**Exercise brief**
From start to end, write out the following data exactly, apart from its images.

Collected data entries
=-=-=

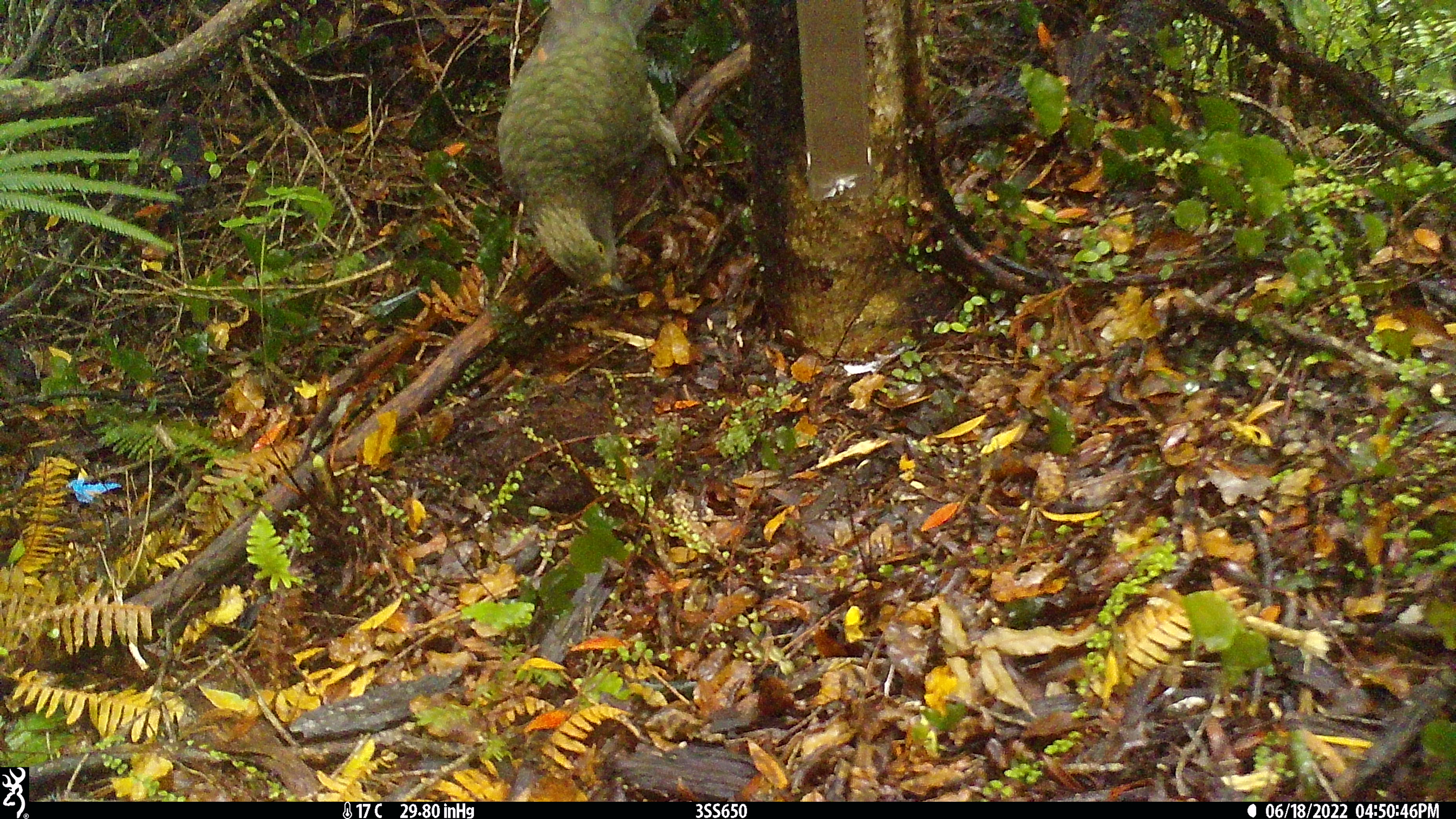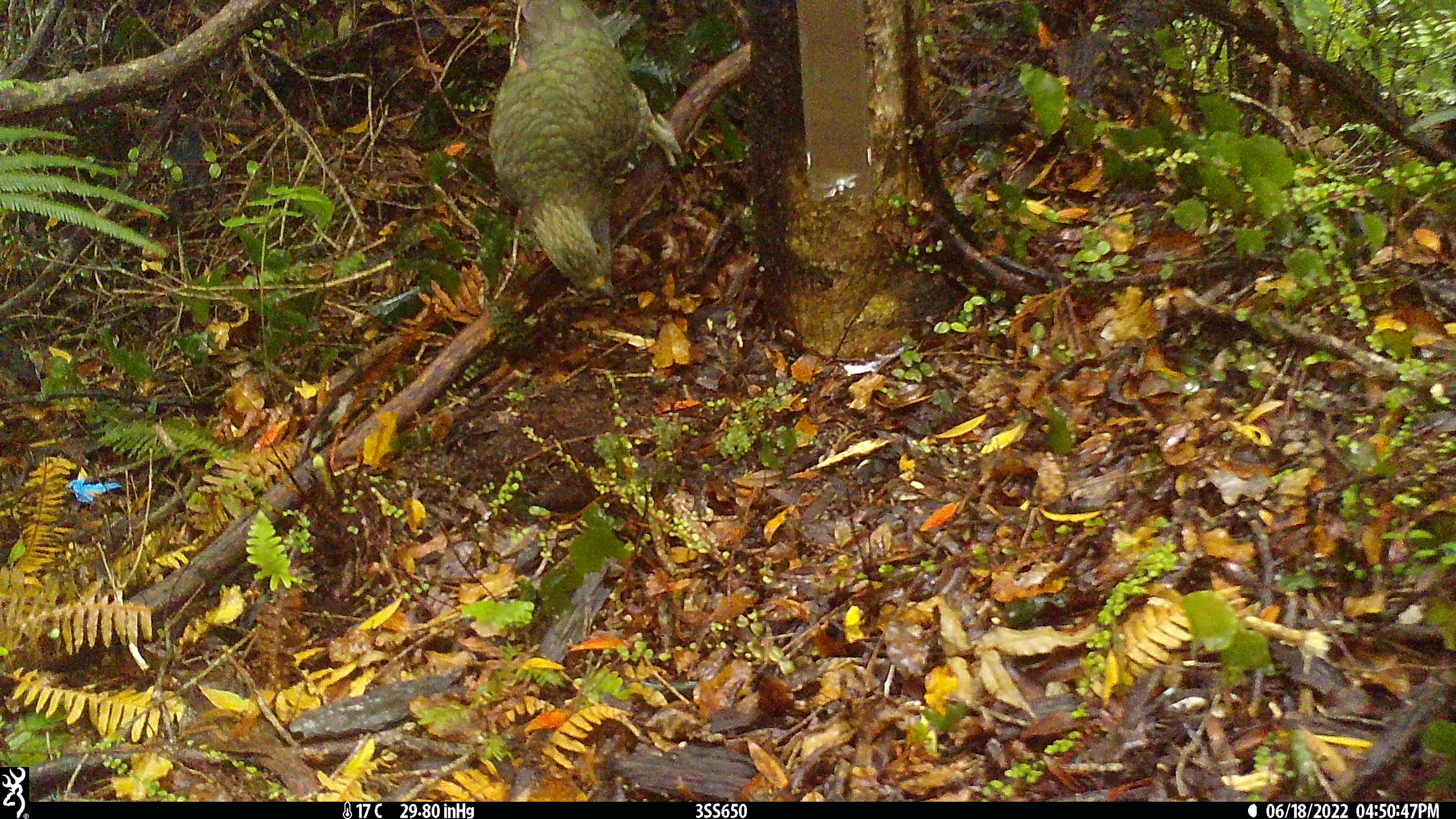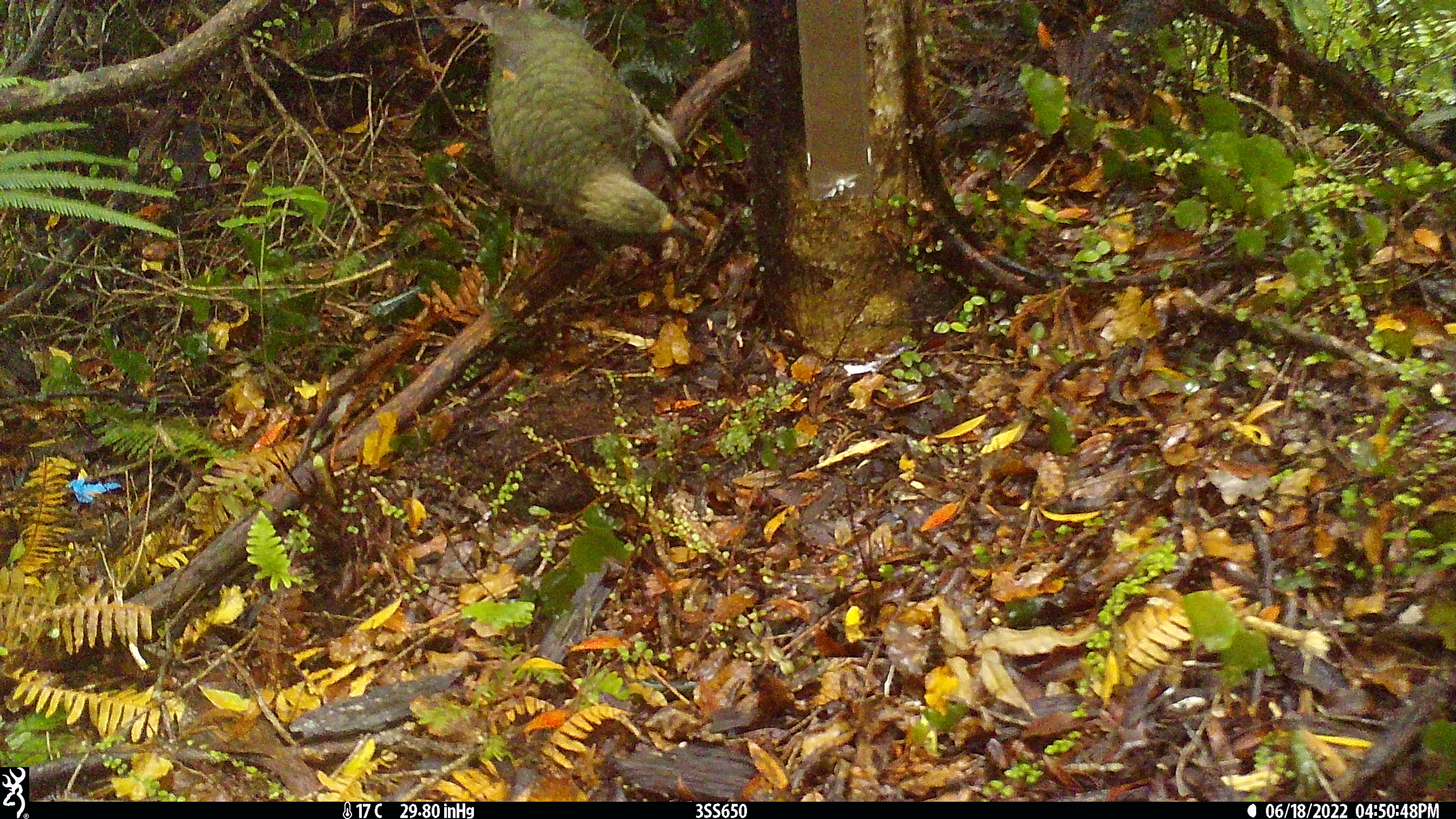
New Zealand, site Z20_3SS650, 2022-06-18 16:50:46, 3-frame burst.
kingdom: Animalia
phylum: Chordata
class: Aves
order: Psittaciformes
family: Strigopidae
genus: Nestor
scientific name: Nestor notabilis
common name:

=-=-=

**Task solution**
New Zealand, site Z20_3SS650, 2022-06-18 16:50:46, 3-frame burst.
kingdom: Animalia
phylum: Chordata
class: Aves
order: Psittaciformes
family: Strigopidae
genus: Nestor
scientific name: Nestor notabilis
common name:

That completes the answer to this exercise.